Mr. Peterson points out that there were libertarians who predicted the financial crisis. There were also liberals and socialists who predicted the financial crisis, and probably a few astrologers. Since they all made the same vague prediction, it might be more useful to compare their explanations of how and why the crisis happened. I don't have the time to do that here, but let me make two quick points.

First, the same folks who, like Mr. Peterson, blame the financial crisis partly on the Fed's "monetary expansion," have been predicting ever since the crash that the Fed's policies would soon lead to runaway inflation. They have been predicting this for many years now, but the inflation never comes. So they revise their definition of "soon" and double down. Just you wait, they say—a little longer. But most people outside their tight ranks have stopped paying attention to them. As for Fannie Mae and Freddie Mac, we've been over this at dotCommonweal many times. There's no denying the involvement of Fannie and Freddie in a mortgage crisis that touched almost every big lender, but the idea that Fannie and Freddie caused the crisis by implementing a policy that favored low-income borrowers has been thoroughly discredited. Libertarians have an a priori commitment to the idea that every serious economic problem is caused by state intervention, and so they landed with both feet on Fannie and Freddie—it had to be them. After all, the private lenders weren't following Barney Frank's orders; they were just responding to the market, which never errs.

Mr. Peterson approvingly mentions the libertarian belief that the poor would be better off under a "true free market," but then complains a couple of sentences later about my reference to the invisibe hand and rising tides lifting all boats. But of course these clichés are just figurative ways of making the same point Mr Peterson and other libertarians want to make, which is that the market, left to it's own devices, does a better job of improving everyone's standard of living than a government ever could. This point is central to libertarian ideology. The stock metaphors may not be the best way of conveying it, but there's a reason we hear them so often from politicians who celebrate the free market and demand "limited government," which always means minimal government. These metaphors have a certain intuitive appeal. They suggest that distributive justice is what happens naturally when officious politicians just get out of the way. What makes the rich richer will automatically make the poor less poor. I called that kind of just-so thinking Panglossian, but at least Pangloss was pretending to describe the world we all know, which makes it easy to see the absurdity of his description. Libertarians celebrate a world that is always just over the horizon—the best of all possible worlds that will magically take shape once we get rid of all trade restrictions and the public provision of health care, education, old-age pensions, food stamps, etc.

Finally, I am a little confused about what exactly Mr. Peterson is accusing me of—ignorance or disingenuousness. He says of my account of Catholic libertarianism that it "doesn't even come close to summing up the position of libertarians, Catholic or otherwise. And you know it." (How does he know that I know it? Have we met, Mr. Peterson? Or should I call you Brad?") But then he writes that Cardinal Maradiaga's remarks were "similarly ill-informed."  So I know better, but, also, the cardinal and I know nothing. Is it too much to ask for a coherent complaint from Mr. Peterson. I'm beginning to think it is.

Matthew, thank you for your response. You make some good points and get in some great zingers. I appreciate your willingness to engage me. I have just a few added thoughts and an apology:

My complaint isn’t that your presentation of the libertarian worldview is “less flattering than [I] would like.” It’s that you have incorrectly presented the libertarian worldview.

Your original article implies that libertarians thought everything was just hunky dory with our supposedly unregulated financial markets before the financial crisis and that we blame the crisis on unavoidable human greed.

■ ■ ■

Required task 1
Set down the passage of the libertarianism exchange from "Your original article" to "unavoidable human greed." word for word.
Required task 2
List each thing the libertarianism exchange says libertarians want removed before their ideal world takes shape.

■ ■ ■

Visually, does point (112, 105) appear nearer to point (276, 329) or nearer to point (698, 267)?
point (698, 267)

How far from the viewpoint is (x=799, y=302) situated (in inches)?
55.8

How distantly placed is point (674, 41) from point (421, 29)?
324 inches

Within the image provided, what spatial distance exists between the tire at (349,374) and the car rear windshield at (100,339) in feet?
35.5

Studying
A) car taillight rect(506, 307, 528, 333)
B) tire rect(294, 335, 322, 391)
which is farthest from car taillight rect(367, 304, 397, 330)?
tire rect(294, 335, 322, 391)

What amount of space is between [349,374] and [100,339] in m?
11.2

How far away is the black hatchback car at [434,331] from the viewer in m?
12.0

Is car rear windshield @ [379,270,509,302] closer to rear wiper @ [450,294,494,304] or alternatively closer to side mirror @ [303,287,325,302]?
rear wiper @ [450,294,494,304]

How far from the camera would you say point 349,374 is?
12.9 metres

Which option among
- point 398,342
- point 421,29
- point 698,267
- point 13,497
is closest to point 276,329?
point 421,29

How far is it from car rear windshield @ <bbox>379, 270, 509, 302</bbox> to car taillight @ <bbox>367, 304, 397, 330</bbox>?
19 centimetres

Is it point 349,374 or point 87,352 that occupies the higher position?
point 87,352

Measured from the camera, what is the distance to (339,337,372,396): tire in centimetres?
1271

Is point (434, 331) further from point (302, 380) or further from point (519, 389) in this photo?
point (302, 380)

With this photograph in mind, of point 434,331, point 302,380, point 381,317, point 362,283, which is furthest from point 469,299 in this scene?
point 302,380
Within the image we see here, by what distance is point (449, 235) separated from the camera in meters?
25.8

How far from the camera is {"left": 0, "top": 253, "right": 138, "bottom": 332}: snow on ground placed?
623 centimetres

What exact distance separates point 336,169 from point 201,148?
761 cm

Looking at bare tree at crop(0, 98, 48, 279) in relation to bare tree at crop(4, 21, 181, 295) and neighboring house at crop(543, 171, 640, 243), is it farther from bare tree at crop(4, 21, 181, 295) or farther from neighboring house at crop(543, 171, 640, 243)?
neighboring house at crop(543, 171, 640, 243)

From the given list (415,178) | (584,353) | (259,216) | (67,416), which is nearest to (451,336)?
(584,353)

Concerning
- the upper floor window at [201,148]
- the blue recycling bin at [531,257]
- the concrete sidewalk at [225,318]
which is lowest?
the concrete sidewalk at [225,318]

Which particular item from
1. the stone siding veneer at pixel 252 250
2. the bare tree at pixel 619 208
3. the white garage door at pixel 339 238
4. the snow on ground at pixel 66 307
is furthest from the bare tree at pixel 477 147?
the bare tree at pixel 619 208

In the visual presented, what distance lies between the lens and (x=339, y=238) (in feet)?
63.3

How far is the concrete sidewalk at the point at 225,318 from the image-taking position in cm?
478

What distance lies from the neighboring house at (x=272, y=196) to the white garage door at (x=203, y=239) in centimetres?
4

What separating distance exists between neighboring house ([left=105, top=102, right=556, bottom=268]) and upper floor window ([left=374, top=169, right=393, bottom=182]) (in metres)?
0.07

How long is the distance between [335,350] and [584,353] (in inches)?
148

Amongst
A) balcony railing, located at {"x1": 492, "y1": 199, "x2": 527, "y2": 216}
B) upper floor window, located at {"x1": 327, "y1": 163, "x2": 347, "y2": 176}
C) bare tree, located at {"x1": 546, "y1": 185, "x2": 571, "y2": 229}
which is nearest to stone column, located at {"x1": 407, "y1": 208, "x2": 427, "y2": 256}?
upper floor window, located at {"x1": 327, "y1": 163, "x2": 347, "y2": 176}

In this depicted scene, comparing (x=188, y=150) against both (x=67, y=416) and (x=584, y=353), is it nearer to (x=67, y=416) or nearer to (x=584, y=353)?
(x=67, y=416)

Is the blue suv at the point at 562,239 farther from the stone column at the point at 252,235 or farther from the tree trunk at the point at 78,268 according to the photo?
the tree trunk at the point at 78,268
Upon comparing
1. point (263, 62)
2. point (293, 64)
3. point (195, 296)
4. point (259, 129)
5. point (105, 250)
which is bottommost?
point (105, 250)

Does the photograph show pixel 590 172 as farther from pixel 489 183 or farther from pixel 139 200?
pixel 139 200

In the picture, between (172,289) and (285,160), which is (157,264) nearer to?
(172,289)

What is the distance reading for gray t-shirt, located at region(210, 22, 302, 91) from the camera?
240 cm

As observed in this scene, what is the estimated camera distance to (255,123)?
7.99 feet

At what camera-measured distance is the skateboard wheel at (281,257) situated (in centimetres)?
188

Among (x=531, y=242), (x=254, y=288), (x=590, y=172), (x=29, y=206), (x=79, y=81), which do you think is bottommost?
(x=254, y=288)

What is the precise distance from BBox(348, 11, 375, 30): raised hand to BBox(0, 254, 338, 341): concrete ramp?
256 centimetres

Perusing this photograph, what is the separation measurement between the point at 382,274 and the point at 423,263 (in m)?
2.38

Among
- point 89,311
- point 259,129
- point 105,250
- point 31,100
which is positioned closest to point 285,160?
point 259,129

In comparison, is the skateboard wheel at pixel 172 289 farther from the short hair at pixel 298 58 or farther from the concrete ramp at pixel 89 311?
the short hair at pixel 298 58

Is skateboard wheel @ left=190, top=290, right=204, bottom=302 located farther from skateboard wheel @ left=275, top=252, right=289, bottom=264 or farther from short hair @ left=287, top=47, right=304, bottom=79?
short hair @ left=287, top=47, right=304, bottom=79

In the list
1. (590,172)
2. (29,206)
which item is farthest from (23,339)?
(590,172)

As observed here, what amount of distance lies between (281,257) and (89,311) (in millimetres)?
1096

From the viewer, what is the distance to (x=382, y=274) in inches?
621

■ ■ ■

Result 1
Your original article implies that libertarians thought everything was just hunky dory with our supposedly unregulated financial markets before the financial crisis and that we blame the crisis on unavoidable human greed.

Result 2
- All trade restrictions
- The public provision of health care
- The public provision of education
- The public provision of old-age pensions
- The public provision of food stamps